Passage Island

Geography
- Location: Lake Superior Isle Royale National Park
- Coordinates: 48°14′07″N 88°20′59″W﻿ / ﻿48.23528°N 88.34972°W

Administration
- United States
- State: Michigan
- County: Keweenaw County
- Township: Houghton Township

Demographics
- Population: Uninhabited

= Passage Island (Michigan) =

Island in Lake Superior, United States

Passage Island is a small island in the U.S. territory in western Lake Superior. It is the northeasternmost island in Isle Royale National Park, and the northernmost part of Michigan with any human-made structures, although the Gull Island chain is slightly further north.

The island is uninhabited, but has a lighthouse (Passage Island Light) and a short hiking trail.
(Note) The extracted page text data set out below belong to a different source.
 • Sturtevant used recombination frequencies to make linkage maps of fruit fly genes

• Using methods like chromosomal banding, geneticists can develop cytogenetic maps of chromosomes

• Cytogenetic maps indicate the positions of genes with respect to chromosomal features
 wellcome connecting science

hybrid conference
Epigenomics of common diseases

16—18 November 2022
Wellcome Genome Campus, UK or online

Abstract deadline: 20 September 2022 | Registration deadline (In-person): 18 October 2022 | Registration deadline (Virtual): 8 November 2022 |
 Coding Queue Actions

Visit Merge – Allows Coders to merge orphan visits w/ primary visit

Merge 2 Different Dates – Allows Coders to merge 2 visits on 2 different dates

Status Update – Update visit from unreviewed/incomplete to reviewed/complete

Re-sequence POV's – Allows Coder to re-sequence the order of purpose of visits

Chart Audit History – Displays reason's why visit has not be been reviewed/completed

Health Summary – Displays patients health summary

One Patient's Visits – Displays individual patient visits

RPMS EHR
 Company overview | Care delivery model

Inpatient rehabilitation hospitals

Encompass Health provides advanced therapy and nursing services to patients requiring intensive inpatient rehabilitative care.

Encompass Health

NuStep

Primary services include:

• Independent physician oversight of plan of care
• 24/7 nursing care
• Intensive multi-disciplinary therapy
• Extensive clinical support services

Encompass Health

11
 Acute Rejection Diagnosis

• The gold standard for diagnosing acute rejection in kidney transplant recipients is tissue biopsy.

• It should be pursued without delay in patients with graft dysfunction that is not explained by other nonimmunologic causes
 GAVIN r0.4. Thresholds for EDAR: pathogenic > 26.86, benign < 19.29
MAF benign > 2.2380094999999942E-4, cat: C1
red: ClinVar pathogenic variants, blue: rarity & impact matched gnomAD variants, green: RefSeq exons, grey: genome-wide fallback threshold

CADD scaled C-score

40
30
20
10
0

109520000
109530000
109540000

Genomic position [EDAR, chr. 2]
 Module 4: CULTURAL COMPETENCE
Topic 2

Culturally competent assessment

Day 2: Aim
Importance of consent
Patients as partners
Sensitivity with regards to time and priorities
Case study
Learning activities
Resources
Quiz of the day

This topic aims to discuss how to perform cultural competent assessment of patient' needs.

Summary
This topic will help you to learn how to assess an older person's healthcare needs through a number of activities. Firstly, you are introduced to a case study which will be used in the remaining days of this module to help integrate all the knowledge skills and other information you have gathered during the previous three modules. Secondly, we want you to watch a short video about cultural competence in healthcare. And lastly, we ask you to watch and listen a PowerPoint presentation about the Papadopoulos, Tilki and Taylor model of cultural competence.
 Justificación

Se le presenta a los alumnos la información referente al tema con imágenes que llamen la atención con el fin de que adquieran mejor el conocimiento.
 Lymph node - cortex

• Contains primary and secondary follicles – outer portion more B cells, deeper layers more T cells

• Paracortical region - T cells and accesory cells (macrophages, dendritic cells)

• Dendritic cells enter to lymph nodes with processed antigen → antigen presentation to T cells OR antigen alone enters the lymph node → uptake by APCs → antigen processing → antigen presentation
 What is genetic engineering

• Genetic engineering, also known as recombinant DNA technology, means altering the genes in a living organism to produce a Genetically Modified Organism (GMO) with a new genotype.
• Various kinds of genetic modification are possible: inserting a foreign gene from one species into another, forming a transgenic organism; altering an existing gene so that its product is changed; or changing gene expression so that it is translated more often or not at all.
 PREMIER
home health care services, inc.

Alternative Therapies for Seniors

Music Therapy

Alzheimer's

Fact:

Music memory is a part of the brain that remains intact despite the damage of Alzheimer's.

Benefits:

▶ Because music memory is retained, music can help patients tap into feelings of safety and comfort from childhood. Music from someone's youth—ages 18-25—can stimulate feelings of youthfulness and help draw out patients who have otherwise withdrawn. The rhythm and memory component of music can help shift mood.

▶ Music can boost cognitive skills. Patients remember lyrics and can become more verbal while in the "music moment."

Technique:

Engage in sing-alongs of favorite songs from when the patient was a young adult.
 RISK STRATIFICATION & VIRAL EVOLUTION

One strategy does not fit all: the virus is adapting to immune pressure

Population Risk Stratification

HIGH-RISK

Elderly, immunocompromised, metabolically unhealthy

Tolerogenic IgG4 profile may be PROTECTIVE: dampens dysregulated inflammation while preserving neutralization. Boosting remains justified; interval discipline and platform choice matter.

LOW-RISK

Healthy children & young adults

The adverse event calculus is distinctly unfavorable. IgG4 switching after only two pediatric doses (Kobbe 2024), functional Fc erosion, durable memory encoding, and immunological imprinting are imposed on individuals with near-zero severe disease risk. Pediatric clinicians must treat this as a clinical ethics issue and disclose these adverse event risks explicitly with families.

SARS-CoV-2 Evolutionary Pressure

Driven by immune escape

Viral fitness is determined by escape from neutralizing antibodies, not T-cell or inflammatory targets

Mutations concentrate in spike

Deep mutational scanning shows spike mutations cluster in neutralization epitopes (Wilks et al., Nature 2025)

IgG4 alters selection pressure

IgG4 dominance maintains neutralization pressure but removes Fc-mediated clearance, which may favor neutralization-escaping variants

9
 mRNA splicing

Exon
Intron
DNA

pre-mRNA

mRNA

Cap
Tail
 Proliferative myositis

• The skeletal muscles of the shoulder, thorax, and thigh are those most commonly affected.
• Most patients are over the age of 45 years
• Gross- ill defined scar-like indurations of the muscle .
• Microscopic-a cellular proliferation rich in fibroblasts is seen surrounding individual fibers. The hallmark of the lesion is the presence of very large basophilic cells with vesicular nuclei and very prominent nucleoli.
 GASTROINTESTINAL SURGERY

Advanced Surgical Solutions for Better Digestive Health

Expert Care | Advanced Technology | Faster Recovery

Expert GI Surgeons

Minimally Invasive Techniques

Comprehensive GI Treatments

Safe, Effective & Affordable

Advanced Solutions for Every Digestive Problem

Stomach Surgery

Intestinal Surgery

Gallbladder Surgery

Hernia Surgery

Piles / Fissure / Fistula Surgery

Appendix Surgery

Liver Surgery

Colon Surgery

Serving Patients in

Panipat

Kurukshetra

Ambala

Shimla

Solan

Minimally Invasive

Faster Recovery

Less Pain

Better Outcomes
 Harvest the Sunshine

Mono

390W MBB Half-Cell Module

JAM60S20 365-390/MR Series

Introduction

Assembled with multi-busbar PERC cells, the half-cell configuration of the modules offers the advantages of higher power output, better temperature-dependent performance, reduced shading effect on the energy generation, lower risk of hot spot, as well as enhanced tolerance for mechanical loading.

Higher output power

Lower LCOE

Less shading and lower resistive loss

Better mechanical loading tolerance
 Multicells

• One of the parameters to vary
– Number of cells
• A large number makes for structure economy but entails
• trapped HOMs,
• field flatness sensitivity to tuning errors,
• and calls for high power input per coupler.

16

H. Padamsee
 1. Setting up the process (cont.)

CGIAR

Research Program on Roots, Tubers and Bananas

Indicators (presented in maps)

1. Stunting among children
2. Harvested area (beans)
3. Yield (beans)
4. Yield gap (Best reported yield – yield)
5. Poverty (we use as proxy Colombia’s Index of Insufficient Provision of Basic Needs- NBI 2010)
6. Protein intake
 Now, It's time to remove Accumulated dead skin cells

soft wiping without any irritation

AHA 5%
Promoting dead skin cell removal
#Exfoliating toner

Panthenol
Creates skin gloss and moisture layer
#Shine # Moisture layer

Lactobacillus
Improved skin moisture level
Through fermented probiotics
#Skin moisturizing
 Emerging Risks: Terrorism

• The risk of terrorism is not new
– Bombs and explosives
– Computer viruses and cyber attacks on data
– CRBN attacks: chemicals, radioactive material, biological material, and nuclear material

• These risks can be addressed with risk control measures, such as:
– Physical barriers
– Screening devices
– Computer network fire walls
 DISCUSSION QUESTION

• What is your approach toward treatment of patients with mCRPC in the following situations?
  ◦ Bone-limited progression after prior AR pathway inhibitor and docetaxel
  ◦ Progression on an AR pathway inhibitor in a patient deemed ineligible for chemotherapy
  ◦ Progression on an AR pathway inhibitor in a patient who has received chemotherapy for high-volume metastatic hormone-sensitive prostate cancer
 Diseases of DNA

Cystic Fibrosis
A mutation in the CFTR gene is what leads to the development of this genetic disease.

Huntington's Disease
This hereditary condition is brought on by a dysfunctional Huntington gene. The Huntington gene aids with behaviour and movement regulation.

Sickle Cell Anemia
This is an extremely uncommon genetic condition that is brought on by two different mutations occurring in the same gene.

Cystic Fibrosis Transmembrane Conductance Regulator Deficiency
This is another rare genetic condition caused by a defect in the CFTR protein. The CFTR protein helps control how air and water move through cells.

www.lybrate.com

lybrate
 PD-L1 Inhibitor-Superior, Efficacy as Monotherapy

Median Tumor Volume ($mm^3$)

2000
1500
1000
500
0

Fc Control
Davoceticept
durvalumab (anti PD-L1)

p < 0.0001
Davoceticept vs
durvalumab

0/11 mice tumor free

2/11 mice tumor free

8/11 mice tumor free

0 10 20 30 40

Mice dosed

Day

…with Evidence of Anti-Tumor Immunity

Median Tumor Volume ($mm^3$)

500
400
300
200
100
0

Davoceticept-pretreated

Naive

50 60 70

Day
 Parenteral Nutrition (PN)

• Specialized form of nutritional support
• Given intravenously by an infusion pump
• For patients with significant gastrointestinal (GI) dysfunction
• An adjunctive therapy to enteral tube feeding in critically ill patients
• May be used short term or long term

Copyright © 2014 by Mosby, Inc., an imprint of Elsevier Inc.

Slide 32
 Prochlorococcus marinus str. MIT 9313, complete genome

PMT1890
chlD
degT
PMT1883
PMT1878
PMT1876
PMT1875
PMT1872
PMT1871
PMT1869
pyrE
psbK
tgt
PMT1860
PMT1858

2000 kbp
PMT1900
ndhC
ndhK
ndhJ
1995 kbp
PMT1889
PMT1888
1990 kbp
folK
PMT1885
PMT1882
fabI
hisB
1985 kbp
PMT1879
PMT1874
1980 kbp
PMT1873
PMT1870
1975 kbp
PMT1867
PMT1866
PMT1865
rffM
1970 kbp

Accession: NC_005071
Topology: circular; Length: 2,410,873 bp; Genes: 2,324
The U.S. National Park Service conducts tours of the island which depart from Rock Harbor on Isle Royale.

==Naming==
The name "Passage Island" refers to the fact that ships out of and bound for Thunder Bay, Ontario often pass through the gap between Passage Island and Blake Point on the northeastern end of Isle Royale. Although this gap is three and a half miles wide, this passage was often dangerous during late season (early winter) conditions on Lake Superior, especially before the development of modern navigational aids. Great Lakes sailors refer to passing through this gap as "threading the needle."